• _Provided data_
------------------------------------------------

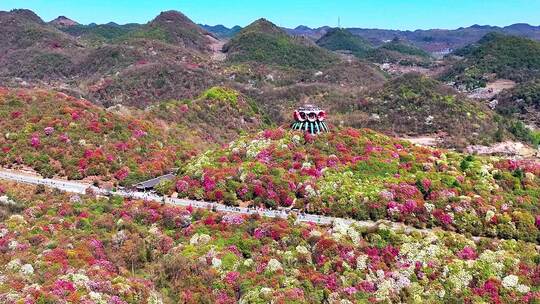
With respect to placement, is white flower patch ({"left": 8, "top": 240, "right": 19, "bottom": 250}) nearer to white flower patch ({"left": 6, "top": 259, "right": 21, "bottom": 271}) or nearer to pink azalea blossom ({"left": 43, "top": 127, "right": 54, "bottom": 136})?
white flower patch ({"left": 6, "top": 259, "right": 21, "bottom": 271})

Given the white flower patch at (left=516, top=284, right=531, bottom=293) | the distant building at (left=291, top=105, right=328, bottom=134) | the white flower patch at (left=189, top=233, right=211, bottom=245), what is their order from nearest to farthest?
the white flower patch at (left=516, top=284, right=531, bottom=293), the white flower patch at (left=189, top=233, right=211, bottom=245), the distant building at (left=291, top=105, right=328, bottom=134)

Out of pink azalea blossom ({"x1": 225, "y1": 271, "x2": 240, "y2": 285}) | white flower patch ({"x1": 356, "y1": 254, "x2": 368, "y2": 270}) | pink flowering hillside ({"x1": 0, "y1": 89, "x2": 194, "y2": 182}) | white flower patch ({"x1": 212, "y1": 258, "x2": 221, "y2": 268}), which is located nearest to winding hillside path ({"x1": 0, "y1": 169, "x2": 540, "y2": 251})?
pink flowering hillside ({"x1": 0, "y1": 89, "x2": 194, "y2": 182})

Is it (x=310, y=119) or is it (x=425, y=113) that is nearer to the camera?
(x=310, y=119)

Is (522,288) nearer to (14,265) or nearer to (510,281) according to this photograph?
(510,281)

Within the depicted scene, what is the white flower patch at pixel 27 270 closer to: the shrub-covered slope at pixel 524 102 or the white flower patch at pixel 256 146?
the white flower patch at pixel 256 146

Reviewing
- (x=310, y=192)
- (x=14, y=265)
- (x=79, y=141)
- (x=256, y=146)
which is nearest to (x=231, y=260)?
(x=310, y=192)

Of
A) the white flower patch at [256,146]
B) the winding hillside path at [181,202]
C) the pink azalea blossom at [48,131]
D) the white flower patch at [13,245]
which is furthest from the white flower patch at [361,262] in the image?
the pink azalea blossom at [48,131]
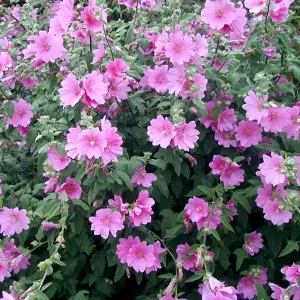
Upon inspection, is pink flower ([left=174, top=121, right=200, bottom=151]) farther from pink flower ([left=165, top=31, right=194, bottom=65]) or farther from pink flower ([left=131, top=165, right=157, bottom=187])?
pink flower ([left=165, top=31, right=194, bottom=65])

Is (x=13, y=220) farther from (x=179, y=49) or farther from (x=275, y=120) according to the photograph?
(x=275, y=120)

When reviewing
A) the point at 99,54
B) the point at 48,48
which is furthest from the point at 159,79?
the point at 48,48

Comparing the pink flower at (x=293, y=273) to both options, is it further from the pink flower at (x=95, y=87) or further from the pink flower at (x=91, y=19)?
the pink flower at (x=91, y=19)

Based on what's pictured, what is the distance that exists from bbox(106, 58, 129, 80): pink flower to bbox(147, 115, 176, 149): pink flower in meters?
0.27

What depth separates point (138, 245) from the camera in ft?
7.78

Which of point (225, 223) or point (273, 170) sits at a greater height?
point (273, 170)

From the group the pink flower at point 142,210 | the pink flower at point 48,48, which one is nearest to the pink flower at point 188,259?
the pink flower at point 142,210

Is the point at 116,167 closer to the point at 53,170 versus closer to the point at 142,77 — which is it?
the point at 53,170

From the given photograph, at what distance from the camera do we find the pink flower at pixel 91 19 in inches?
98.3

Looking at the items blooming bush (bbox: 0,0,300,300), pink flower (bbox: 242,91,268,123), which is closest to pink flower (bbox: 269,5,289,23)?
blooming bush (bbox: 0,0,300,300)

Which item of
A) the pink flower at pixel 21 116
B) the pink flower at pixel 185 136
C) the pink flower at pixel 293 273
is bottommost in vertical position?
the pink flower at pixel 293 273

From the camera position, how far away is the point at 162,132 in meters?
2.38

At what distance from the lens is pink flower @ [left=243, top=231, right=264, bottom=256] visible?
2.53 m

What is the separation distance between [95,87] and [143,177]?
427 mm
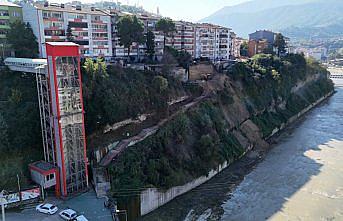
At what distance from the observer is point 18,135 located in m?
24.8

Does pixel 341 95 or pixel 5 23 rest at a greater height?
pixel 5 23

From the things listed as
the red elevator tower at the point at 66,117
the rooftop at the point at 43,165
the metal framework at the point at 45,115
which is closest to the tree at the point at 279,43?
the red elevator tower at the point at 66,117

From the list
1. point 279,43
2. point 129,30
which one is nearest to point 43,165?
point 129,30

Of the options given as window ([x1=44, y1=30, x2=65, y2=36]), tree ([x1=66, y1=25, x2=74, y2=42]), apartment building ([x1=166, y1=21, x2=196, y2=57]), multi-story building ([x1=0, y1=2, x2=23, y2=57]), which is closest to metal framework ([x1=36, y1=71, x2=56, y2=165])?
window ([x1=44, y1=30, x2=65, y2=36])

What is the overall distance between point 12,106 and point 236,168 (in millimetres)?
22015

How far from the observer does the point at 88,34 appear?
134 feet

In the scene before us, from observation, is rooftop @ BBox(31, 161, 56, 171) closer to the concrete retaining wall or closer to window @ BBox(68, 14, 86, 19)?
the concrete retaining wall

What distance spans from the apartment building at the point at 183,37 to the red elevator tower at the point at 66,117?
3264cm

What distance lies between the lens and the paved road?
20031mm

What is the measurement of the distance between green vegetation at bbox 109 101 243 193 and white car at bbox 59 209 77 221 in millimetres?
3917

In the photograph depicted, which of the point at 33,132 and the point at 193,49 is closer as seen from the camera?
the point at 33,132

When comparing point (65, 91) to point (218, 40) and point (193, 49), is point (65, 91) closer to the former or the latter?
point (193, 49)

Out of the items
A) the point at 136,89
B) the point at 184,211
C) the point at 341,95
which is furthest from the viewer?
the point at 341,95

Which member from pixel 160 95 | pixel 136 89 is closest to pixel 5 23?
pixel 136 89
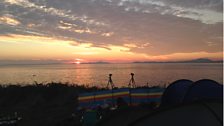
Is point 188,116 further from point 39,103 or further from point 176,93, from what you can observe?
point 39,103

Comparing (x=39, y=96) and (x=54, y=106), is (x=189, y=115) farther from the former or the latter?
(x=39, y=96)

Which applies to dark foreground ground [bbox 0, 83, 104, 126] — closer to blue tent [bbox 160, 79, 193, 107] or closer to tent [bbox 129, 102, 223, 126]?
blue tent [bbox 160, 79, 193, 107]

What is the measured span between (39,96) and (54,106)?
4.93 ft

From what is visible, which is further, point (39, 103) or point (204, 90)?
point (39, 103)

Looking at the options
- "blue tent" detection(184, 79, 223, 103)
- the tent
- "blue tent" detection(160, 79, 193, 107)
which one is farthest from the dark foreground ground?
the tent

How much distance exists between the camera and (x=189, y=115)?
573cm

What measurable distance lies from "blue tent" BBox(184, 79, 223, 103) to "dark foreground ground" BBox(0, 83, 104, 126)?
5.28 m

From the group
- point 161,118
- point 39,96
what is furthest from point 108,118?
point 39,96

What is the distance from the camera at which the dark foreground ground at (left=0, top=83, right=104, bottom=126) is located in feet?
41.0

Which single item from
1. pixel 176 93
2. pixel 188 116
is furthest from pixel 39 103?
pixel 188 116

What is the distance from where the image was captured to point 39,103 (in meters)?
15.2

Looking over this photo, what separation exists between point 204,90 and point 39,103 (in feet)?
29.6

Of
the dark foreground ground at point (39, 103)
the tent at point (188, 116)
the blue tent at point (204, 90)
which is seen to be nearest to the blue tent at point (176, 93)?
the blue tent at point (204, 90)

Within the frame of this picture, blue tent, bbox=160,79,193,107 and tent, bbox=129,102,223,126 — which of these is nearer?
tent, bbox=129,102,223,126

------------------------------------------------

• _Aim_
Pictures stay out of the copy; please restate every record above exactly.

• _Full solution_
With respect to placement, is white flower patch ({"left": 8, "top": 240, "right": 19, "bottom": 250}) nearer to white flower patch ({"left": 6, "top": 259, "right": 21, "bottom": 271}) or nearer to pink azalea blossom ({"left": 43, "top": 127, "right": 54, "bottom": 136})?
white flower patch ({"left": 6, "top": 259, "right": 21, "bottom": 271})

Given the white flower patch at (left=516, top=284, right=531, bottom=293) | the distant building at (left=291, top=105, right=328, bottom=134) | the white flower patch at (left=189, top=233, right=211, bottom=245), what is their order from nearest to farthest?
the white flower patch at (left=516, top=284, right=531, bottom=293), the white flower patch at (left=189, top=233, right=211, bottom=245), the distant building at (left=291, top=105, right=328, bottom=134)

Out of pink azalea blossom ({"x1": 225, "y1": 271, "x2": 240, "y2": 285}) | white flower patch ({"x1": 356, "y1": 254, "x2": 368, "y2": 270}) | pink flowering hillside ({"x1": 0, "y1": 89, "x2": 194, "y2": 182}) | white flower patch ({"x1": 212, "y1": 258, "x2": 221, "y2": 268}), which is located nearest to winding hillside path ({"x1": 0, "y1": 169, "x2": 540, "y2": 251})?
pink flowering hillside ({"x1": 0, "y1": 89, "x2": 194, "y2": 182})

Is it (x=310, y=119) or is it (x=425, y=113) that is nearer to the camera?
(x=310, y=119)

Is (522,288) nearer to (14,265) or nearer to (510,281) according to this photograph?
(510,281)

Within the depicted scene, what is the white flower patch at pixel 27 270 closer to: the shrub-covered slope at pixel 524 102 or the white flower patch at pixel 256 146?
the white flower patch at pixel 256 146

Reviewing
- (x=310, y=192)
- (x=14, y=265)
- (x=79, y=141)
- (x=256, y=146)
which is nearest to (x=231, y=260)?
(x=310, y=192)

Of
A) the white flower patch at [256,146]
B) the winding hillside path at [181,202]
C) the pink azalea blossom at [48,131]
D) the white flower patch at [13,245]
which is furthest from the white flower patch at [361,262] in the image?
the pink azalea blossom at [48,131]
Upon inspection, is pink flower ([left=174, top=121, right=200, bottom=151]) farther from pink flower ([left=165, top=31, right=194, bottom=65]) or farther from pink flower ([left=131, top=165, right=157, bottom=187])?
pink flower ([left=165, top=31, right=194, bottom=65])

Is (x=13, y=220) farther from (x=179, y=49) or farther from (x=275, y=120) according to the photograph?
(x=275, y=120)

When reviewing
A) the point at 99,54
B) the point at 48,48
which is furthest from the point at 159,79?
the point at 48,48

Comparing the pink flower at (x=293, y=273) to both options, is it further from the pink flower at (x=95, y=87) or further from the pink flower at (x=91, y=19)?
the pink flower at (x=91, y=19)

Based on what's pictured, what is the distance that exists from bbox(106, 58, 129, 80): pink flower to bbox(147, 115, 176, 149): pink flower in meters?
0.27

What depth separates point (138, 245) from the camera in ft?
7.78

Which of point (225, 223) or point (273, 170) sits at a greater height?
point (273, 170)

From the group the pink flower at point 142,210 | the pink flower at point 48,48, which one is nearest to the pink flower at point 188,259?
the pink flower at point 142,210

Is the point at 116,167 closer to the point at 53,170 versus closer to the point at 142,77 — which is it?
the point at 53,170

From the given photograph, at what distance from the camera do we find the pink flower at pixel 91 19 in inches?
98.3

Looking at the items blooming bush (bbox: 0,0,300,300), pink flower (bbox: 242,91,268,123), which is closest to pink flower (bbox: 269,5,289,23)?
blooming bush (bbox: 0,0,300,300)

Which item of
A) the pink flower at pixel 21 116
B) the pink flower at pixel 185 136
C) the pink flower at pixel 293 273
is bottommost in vertical position?
the pink flower at pixel 293 273

From the camera position, how far away is the point at 162,132 in meters?
2.38

At what distance from the lens is pink flower @ [left=243, top=231, right=264, bottom=256] visible?
2.53 m

What is the separation distance between [95,87] and [143,177]?
427 mm
At what distance from the observer is point 18,135 located in m?
24.8

Does pixel 341 95 or pixel 5 23 rest at a greater height?
pixel 5 23

From the things listed as
the red elevator tower at the point at 66,117
the rooftop at the point at 43,165
the metal framework at the point at 45,115
which is closest to the tree at the point at 279,43?
the red elevator tower at the point at 66,117

From the list
1. point 279,43
2. point 129,30
which one is nearest to point 43,165?
point 129,30

Of the options given as window ([x1=44, y1=30, x2=65, y2=36]), tree ([x1=66, y1=25, x2=74, y2=42]), apartment building ([x1=166, y1=21, x2=196, y2=57]), multi-story building ([x1=0, y1=2, x2=23, y2=57]), which is closest to metal framework ([x1=36, y1=71, x2=56, y2=165])?
window ([x1=44, y1=30, x2=65, y2=36])

What is the overall distance between point 12,106 and point 236,168 (in millimetres)?
22015

How far from the observer does the point at 88,34 appear?
134 feet

In the scene before us, from observation, is rooftop @ BBox(31, 161, 56, 171) closer to the concrete retaining wall or closer to window @ BBox(68, 14, 86, 19)?
the concrete retaining wall

What distance spans from the apartment building at the point at 183,37 to the red elevator tower at the point at 66,117?
3264cm

What distance lies between the lens and the paved road?
20031mm

What is the measurement of the distance between green vegetation at bbox 109 101 243 193 and white car at bbox 59 209 77 221 in millimetres?
3917

In the photograph depicted, which of the point at 33,132 and the point at 193,49 is closer as seen from the camera?
the point at 33,132

When comparing point (65, 91) to point (218, 40) and point (193, 49), is point (65, 91) closer to the former or the latter?
point (193, 49)

Out of the items
A) the point at 136,89
B) the point at 184,211
C) the point at 341,95
which is furthest from the viewer?
the point at 341,95

Which member from pixel 160 95 | pixel 136 89 is closest to pixel 5 23?
pixel 136 89
Is point 188,116 further from point 39,103 or further from point 176,93, from what you can observe?
point 39,103

Comparing (x=39, y=96) and (x=54, y=106), is (x=189, y=115) farther from the former or the latter?
(x=39, y=96)

Which applies to dark foreground ground [bbox 0, 83, 104, 126] — closer to blue tent [bbox 160, 79, 193, 107] or closer to tent [bbox 129, 102, 223, 126]?
blue tent [bbox 160, 79, 193, 107]

What is the measured span between (39,96) and (54,106)?
4.93 ft

From what is visible, which is further, point (39, 103) or point (204, 90)?
point (39, 103)

Looking at the options
- "blue tent" detection(184, 79, 223, 103)
- the tent
- "blue tent" detection(160, 79, 193, 107)
which one is farthest from the dark foreground ground?
the tent

How much distance exists between the camera and (x=189, y=115)?
573cm

What measurable distance lies from "blue tent" BBox(184, 79, 223, 103) to "dark foreground ground" BBox(0, 83, 104, 126)?
5.28 m

From the group
- point 161,118
- point 39,96
what is furthest from point 108,118?
point 39,96

What is the distance from the camera at which the dark foreground ground at (left=0, top=83, right=104, bottom=126) is located in feet?
41.0

Which single item from
1. pixel 176 93
2. pixel 188 116
is furthest from pixel 39 103?
pixel 188 116

What is the distance from where the image was captured to point 39,103 (in meters)?
15.2

Looking over this photo, what separation exists between point 204,90 and point 39,103 (in feet)?
29.6

Of
the dark foreground ground at point (39, 103)
the tent at point (188, 116)
the blue tent at point (204, 90)
which is seen to be nearest to the blue tent at point (176, 93)?
the blue tent at point (204, 90)

Within the frame of this picture, blue tent, bbox=160,79,193,107 and tent, bbox=129,102,223,126 — which of these is nearer?
tent, bbox=129,102,223,126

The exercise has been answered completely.